Are the norms normal?

To control the state of health, you and I, dear reader, use the so-called “norms” or reference (reference) values ​​of the parameters of blood, urine, etc.

For example: reference values ​​for the number of leukocytes in the blood: 3.8-9.5 * 10nine/ l.

But are these “norms”, these reference values ​​so normal?


At first, “Norms” are created on the basis of a sample conditionally– healthy “ordinary” people who for the most part have not heard of either a smart method of life or anti-aging. On the contrary, in their overwhelming majority they do not lead a very healthy lifestyle and they do not eat optimally (like you, for example :)).

Sometimes the “normality of norms” comes to insanity.

For example, in the so-called. analysis of biotope “Large intestine lumen microbiota” “norm” for Helicobacter pylori 232 cells / g х 105, with a frequency of 77% in this biotope. However, Helicobacter pylori causes chronic active gastritis in all (!) Infected patients. In the future, this can potentially lead to ulcers, atrophic gastritis, stomach cancer. [1]… In other words, the “normal rate” for Helicobacter pylori is zero, i.e. the complete absence of a harmful microorganism. And the occurrence of 77% means that in 77% of the examined people, this dangerous bacterium has found refuge in the pylorus of the stomach, which is gradually destroying the body. Is it normal?

Another example.

Russian “norm” for Selena is in the blood at all in the zone of increased mortality… It simply reflects the selenium status in the sample, which appears to be insufficient.

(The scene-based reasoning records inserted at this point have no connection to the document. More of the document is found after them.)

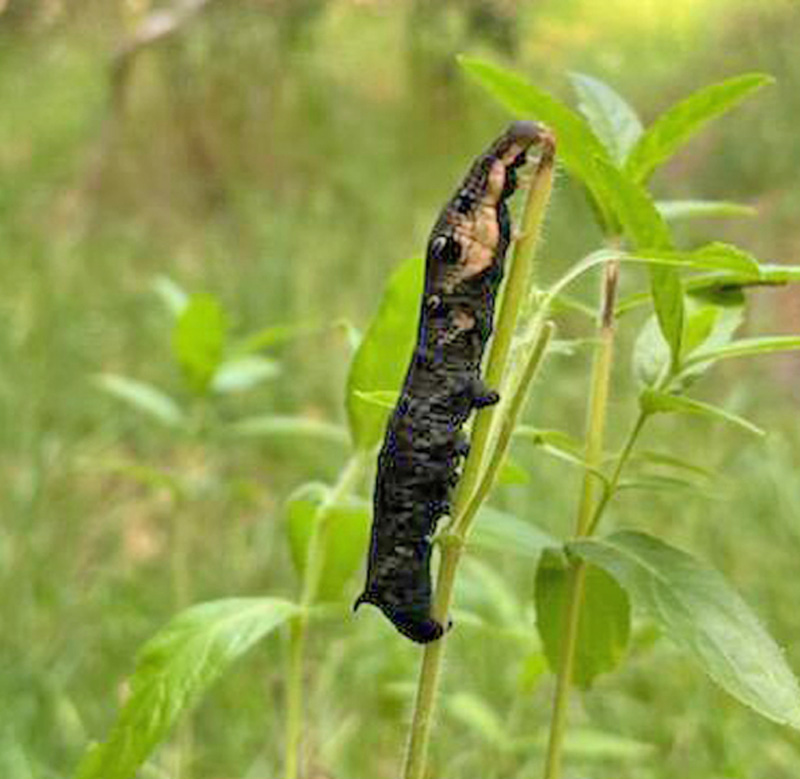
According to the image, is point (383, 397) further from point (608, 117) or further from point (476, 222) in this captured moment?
point (608, 117)

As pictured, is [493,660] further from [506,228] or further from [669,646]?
[506,228]

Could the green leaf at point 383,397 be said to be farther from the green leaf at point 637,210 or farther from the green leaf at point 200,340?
the green leaf at point 200,340

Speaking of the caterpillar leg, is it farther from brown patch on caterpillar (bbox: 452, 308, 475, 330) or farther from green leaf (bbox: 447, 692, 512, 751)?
green leaf (bbox: 447, 692, 512, 751)

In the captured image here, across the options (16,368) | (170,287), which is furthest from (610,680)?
(16,368)

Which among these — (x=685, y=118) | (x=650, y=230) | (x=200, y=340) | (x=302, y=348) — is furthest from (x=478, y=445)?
(x=302, y=348)

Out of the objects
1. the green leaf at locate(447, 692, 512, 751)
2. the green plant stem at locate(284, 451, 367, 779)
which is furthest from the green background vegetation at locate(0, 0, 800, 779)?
the green plant stem at locate(284, 451, 367, 779)
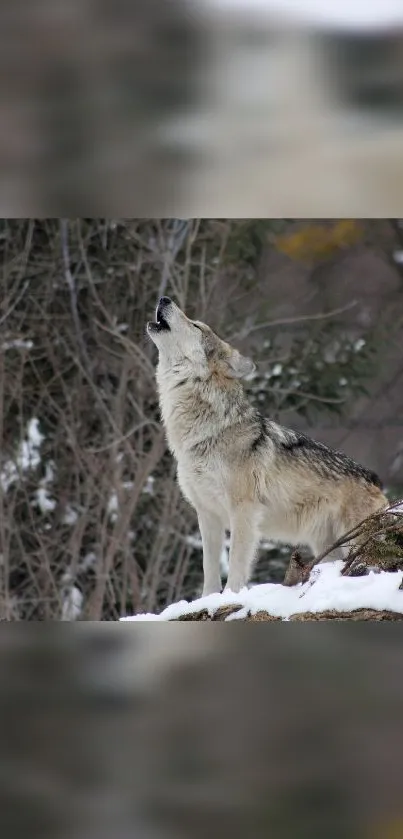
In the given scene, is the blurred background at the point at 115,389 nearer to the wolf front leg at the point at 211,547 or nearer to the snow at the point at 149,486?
the snow at the point at 149,486

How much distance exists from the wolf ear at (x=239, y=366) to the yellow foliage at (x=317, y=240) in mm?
6932

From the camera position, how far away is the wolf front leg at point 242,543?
5.42 meters

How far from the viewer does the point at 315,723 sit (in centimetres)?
100

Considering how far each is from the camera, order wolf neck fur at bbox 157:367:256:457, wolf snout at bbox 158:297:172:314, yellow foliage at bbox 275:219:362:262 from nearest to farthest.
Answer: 1. wolf snout at bbox 158:297:172:314
2. wolf neck fur at bbox 157:367:256:457
3. yellow foliage at bbox 275:219:362:262

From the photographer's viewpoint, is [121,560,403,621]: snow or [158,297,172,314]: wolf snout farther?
[158,297,172,314]: wolf snout

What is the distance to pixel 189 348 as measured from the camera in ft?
18.6

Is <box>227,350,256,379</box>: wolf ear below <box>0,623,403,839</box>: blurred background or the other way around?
the other way around

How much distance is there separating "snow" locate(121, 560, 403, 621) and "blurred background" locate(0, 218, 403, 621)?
6.10 metres

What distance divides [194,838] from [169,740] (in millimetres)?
90
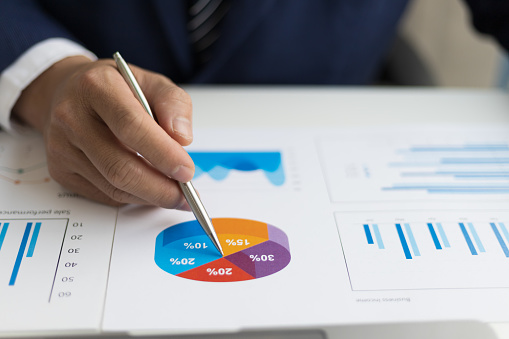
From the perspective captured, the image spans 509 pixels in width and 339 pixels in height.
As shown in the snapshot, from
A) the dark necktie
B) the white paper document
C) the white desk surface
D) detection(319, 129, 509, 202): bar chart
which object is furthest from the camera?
the dark necktie

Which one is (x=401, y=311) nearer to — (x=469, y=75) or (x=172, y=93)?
(x=172, y=93)

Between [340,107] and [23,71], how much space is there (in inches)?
17.0

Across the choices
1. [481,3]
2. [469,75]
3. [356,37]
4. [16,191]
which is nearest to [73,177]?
[16,191]

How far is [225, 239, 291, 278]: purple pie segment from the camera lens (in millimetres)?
474

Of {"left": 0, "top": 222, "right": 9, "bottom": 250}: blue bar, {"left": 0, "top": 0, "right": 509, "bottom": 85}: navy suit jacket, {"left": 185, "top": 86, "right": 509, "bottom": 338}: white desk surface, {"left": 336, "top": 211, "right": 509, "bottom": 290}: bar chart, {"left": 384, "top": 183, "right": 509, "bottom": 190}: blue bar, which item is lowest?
{"left": 336, "top": 211, "right": 509, "bottom": 290}: bar chart

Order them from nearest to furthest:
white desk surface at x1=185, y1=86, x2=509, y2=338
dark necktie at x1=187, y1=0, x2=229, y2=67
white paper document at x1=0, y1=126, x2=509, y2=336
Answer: white paper document at x1=0, y1=126, x2=509, y2=336
white desk surface at x1=185, y1=86, x2=509, y2=338
dark necktie at x1=187, y1=0, x2=229, y2=67

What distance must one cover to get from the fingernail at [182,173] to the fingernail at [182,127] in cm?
4

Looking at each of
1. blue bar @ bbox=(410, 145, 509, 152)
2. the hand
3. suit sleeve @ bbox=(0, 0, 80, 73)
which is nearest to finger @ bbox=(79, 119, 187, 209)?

It is clear that with such “norms” we are not on our way!

Meanwhile, as will be shown below, in people leading reasonable life, “norms” are different!

Secondly, the samples for creating “norms” are often flagrantly small, unrepresentative.

And this is reflected paradoxically: for one and the same parameter, for example, blood, different laboratories have differing reference intervals!

From a logical point of view, this cannot be. This is not the case. Such a mess is the result of gross methodological errors in setting up a calibrating experiment. Indeed, with the correct formulation of the experiment, this will not happen in any way, regardless of the chemicals and processing algorithms used.

What norms do we need

As I have already noted, reference values ​​(“norms”) are calibrated based on a sample of quasi-healthy people.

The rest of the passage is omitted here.